BRIEF: Reproduce all of the records exactly.

EXERCISE DATA:
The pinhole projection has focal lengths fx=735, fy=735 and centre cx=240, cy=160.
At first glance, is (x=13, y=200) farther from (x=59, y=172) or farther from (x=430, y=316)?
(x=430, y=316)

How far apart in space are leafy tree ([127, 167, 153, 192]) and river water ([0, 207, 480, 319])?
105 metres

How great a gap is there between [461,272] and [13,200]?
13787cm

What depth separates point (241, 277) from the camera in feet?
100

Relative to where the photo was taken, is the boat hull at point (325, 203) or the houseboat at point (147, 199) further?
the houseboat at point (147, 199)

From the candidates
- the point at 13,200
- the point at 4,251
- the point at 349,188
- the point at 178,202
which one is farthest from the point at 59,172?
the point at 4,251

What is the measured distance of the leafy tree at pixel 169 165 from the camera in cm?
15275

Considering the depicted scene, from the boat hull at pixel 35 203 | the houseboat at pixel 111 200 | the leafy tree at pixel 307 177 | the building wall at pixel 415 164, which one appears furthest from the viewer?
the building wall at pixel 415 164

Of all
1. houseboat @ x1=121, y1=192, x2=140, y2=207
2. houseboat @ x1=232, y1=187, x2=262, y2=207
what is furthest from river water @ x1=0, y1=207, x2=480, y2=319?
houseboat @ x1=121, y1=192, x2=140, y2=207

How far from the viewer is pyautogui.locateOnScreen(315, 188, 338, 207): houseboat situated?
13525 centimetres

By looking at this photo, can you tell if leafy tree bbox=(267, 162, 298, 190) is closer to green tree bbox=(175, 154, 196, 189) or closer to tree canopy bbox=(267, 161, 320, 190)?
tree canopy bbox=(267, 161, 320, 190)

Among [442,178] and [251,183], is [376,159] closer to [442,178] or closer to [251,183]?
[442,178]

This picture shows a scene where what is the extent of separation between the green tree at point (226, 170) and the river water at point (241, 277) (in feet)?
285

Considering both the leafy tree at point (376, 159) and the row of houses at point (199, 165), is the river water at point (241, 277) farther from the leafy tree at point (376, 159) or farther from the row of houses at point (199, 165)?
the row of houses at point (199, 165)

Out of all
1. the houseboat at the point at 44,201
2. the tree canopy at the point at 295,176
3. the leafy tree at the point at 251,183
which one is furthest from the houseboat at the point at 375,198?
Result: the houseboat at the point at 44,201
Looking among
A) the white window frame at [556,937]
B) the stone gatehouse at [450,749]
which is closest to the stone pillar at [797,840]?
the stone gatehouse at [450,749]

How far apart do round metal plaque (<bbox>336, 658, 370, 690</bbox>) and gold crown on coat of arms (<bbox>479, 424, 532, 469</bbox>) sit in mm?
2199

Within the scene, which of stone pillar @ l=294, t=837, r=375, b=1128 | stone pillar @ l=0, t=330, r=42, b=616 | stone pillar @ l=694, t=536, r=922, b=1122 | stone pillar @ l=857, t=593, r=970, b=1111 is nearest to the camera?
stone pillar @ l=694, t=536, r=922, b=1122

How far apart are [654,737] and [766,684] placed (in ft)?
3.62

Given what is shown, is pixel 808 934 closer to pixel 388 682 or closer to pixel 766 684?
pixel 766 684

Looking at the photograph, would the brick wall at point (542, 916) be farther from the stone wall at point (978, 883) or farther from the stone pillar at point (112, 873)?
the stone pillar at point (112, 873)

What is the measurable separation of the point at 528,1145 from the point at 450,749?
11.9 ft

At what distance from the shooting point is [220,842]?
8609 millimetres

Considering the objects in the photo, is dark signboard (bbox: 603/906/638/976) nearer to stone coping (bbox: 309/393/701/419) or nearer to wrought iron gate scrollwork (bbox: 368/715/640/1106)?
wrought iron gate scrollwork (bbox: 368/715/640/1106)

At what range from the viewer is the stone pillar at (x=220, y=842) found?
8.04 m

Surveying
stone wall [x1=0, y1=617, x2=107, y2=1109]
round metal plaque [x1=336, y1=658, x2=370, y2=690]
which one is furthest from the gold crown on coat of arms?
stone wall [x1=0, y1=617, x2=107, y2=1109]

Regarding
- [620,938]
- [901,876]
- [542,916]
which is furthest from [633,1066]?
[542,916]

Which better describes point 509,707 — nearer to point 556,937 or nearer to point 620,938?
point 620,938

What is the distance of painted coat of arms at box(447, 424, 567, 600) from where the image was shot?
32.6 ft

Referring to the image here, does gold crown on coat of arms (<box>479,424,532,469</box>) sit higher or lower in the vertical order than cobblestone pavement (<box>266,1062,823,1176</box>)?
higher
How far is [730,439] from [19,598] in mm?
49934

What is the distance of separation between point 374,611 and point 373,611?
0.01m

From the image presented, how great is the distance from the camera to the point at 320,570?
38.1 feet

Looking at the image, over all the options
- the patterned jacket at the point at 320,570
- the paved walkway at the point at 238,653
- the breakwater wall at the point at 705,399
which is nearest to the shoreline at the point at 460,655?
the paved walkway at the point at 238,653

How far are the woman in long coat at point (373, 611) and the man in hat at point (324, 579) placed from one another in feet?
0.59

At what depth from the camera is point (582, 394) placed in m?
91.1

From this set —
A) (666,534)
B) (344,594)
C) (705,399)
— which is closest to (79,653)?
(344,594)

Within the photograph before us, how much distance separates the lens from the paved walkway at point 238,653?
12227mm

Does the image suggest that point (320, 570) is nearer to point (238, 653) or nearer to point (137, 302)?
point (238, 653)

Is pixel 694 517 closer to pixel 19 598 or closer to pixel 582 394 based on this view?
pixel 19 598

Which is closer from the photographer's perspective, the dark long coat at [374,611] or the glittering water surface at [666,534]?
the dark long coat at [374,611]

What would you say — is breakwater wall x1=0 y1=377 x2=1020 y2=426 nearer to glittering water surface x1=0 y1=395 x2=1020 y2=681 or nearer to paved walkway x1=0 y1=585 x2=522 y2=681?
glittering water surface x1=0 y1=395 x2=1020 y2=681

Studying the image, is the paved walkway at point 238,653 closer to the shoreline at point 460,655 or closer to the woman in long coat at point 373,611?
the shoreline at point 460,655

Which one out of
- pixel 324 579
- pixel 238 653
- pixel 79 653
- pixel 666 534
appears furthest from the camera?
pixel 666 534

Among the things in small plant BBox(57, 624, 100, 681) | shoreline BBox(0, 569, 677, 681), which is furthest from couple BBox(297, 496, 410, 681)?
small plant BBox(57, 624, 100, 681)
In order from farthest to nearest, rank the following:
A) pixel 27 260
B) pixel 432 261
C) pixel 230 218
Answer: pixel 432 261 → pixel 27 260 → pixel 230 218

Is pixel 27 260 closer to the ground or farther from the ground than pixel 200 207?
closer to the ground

EXPECTED ANSWER:
The pinhole projection has focal lengths fx=735, fy=735 and centre cx=240, cy=160.
At first glance, is (x=13, y=200) farther from (x=59, y=172) or farther from (x=430, y=316)?
(x=430, y=316)

How far apart in space are leafy tree ([127, 167, 153, 192]) and river water ([0, 207, 480, 319])?
105 metres

How great a gap is there between [461,272] and [13,200]?
13787cm

What depth separates point (241, 277) from the camera in feet?
100

Relative to where the photo was taken, is the boat hull at point (325, 203) or the houseboat at point (147, 199) further?
the houseboat at point (147, 199)

From the candidates
- the point at 13,200
- the point at 4,251
- the point at 349,188
- the point at 178,202
which one is farthest from the point at 59,172?
the point at 4,251

What is the measured distance of the leafy tree at pixel 169 165 from the camera in cm?
15275

Considering the depicted scene, from the boat hull at pixel 35 203 | the houseboat at pixel 111 200 | the leafy tree at pixel 307 177 | the building wall at pixel 415 164, which one appears furthest from the viewer?
the building wall at pixel 415 164

Of all
1. houseboat @ x1=121, y1=192, x2=140, y2=207
2. houseboat @ x1=232, y1=187, x2=262, y2=207
what is furthest from river water @ x1=0, y1=207, x2=480, y2=319?
houseboat @ x1=121, y1=192, x2=140, y2=207

How far from the viewer is pyautogui.locateOnScreen(315, 188, 338, 207): houseboat situated?
13525 centimetres

By looking at this photo, can you tell if leafy tree bbox=(267, 162, 298, 190) is closer to green tree bbox=(175, 154, 196, 189) or closer to tree canopy bbox=(267, 161, 320, 190)?
tree canopy bbox=(267, 161, 320, 190)

Among [442,178] and [251,183], is [376,159] closer to [442,178] or closer to [251,183]?
[442,178]

This picture shows a scene where what is the extent of separation between the green tree at point (226, 170) and the river water at point (241, 277) (in feet)?
285

Considering both the leafy tree at point (376, 159) and the row of houses at point (199, 165), is the river water at point (241, 277) farther from the leafy tree at point (376, 159) or farther from the row of houses at point (199, 165)?
the row of houses at point (199, 165)

Out of all
1. the houseboat at the point at 44,201
2. the tree canopy at the point at 295,176
3. the leafy tree at the point at 251,183
which one is furthest from the houseboat at the point at 375,198?
Result: the houseboat at the point at 44,201
Looking among
A) the white window frame at [556,937]
B) the stone gatehouse at [450,749]
which is closest to the stone pillar at [797,840]?
the stone gatehouse at [450,749]

How far apart do round metal plaque (<bbox>336, 658, 370, 690</bbox>) and gold crown on coat of arms (<bbox>479, 424, 532, 469</bbox>) sit in mm?
2199

Within the scene, which of stone pillar @ l=294, t=837, r=375, b=1128 | stone pillar @ l=0, t=330, r=42, b=616 | stone pillar @ l=694, t=536, r=922, b=1122 | stone pillar @ l=857, t=593, r=970, b=1111 is nearest to the camera?
stone pillar @ l=694, t=536, r=922, b=1122

How far apart are [654,737] and [766,684] placed (in ft)?
3.62

Given what is shown, is pixel 808 934 closer to pixel 388 682 or closer to pixel 766 684?
pixel 766 684

Looking at the photograph, would the brick wall at point (542, 916) be farther from the stone wall at point (978, 883) or farther from the stone pillar at point (112, 873)?
the stone pillar at point (112, 873)

What is the measurable separation of the point at 528,1145 from the point at 450,749?
11.9 ft

At what distance from the shooting point is [220,842]?
8609 millimetres

Considering the objects in the photo, is dark signboard (bbox: 603/906/638/976) nearer to stone coping (bbox: 309/393/701/419) or nearer to wrought iron gate scrollwork (bbox: 368/715/640/1106)?
wrought iron gate scrollwork (bbox: 368/715/640/1106)

At what range from the viewer is the stone pillar at (x=220, y=842) found?
8.04 m

Surveying
stone wall [x1=0, y1=617, x2=107, y2=1109]
round metal plaque [x1=336, y1=658, x2=370, y2=690]
which one is furthest from the gold crown on coat of arms?
stone wall [x1=0, y1=617, x2=107, y2=1109]

Regarding
- [620,938]
- [901,876]
- [542,916]
which is furthest from [633,1066]?
[542,916]

Which better describes point 509,707 — nearer to point 556,937 or nearer to point 620,938?
point 620,938

What is the distance of painted coat of arms at box(447, 424, 567, 600) from where the image was shot?
32.6 ft

Referring to the image here, does gold crown on coat of arms (<box>479,424,532,469</box>) sit higher or lower in the vertical order than cobblestone pavement (<box>266,1062,823,1176</box>)?
higher
How far is [730,439] from [19,598] in mm?
49934

What is the distance of separation between point 374,611 and point 373,611?
0.01m

From the image presented, how great is the distance from the camera to the point at 320,570?
38.1 feet

Looking at the image, over all the options
- the patterned jacket at the point at 320,570
- the paved walkway at the point at 238,653
- the breakwater wall at the point at 705,399
which is nearest to the shoreline at the point at 460,655?
the paved walkway at the point at 238,653

How far are the woman in long coat at point (373, 611) and the man in hat at point (324, 579) placed from one another in feet?
0.59

At what depth from the camera is point (582, 394) placed in m?
91.1

From this set —
A) (666,534)
B) (344,594)
C) (705,399)
— which is closest to (79,653)?
(344,594)

Within the photograph before us, how much distance separates the lens from the paved walkway at point 238,653?
12227mm

Does the image suggest that point (320, 570) is nearer to point (238, 653) or nearer to point (137, 302)?
point (238, 653)

Is pixel 694 517 closer to pixel 19 598 or closer to pixel 582 394 based on this view?
pixel 19 598

Which is closer from the photographer's perspective, the dark long coat at [374,611] or the glittering water surface at [666,534]?
the dark long coat at [374,611]

What would you say — is breakwater wall x1=0 y1=377 x2=1020 y2=426 nearer to glittering water surface x1=0 y1=395 x2=1020 y2=681 or nearer to paved walkway x1=0 y1=585 x2=522 y2=681?
glittering water surface x1=0 y1=395 x2=1020 y2=681

Studying the image, is the paved walkway at point 238,653 closer to the shoreline at point 460,655 or closer to the woman in long coat at point 373,611?
the shoreline at point 460,655

Which one out of
- pixel 324 579
- pixel 238 653
- pixel 79 653
- pixel 666 534
appears furthest from the camera?
pixel 666 534

Among the things in small plant BBox(57, 624, 100, 681) | shoreline BBox(0, 569, 677, 681), which is furthest from couple BBox(297, 496, 410, 681)?
small plant BBox(57, 624, 100, 681)
In order from farthest to nearest, rank the following:
A) pixel 27 260
B) pixel 432 261
C) pixel 230 218
Answer: pixel 432 261 → pixel 27 260 → pixel 230 218

Is pixel 27 260 closer to the ground or farther from the ground than pixel 200 207?
closer to the ground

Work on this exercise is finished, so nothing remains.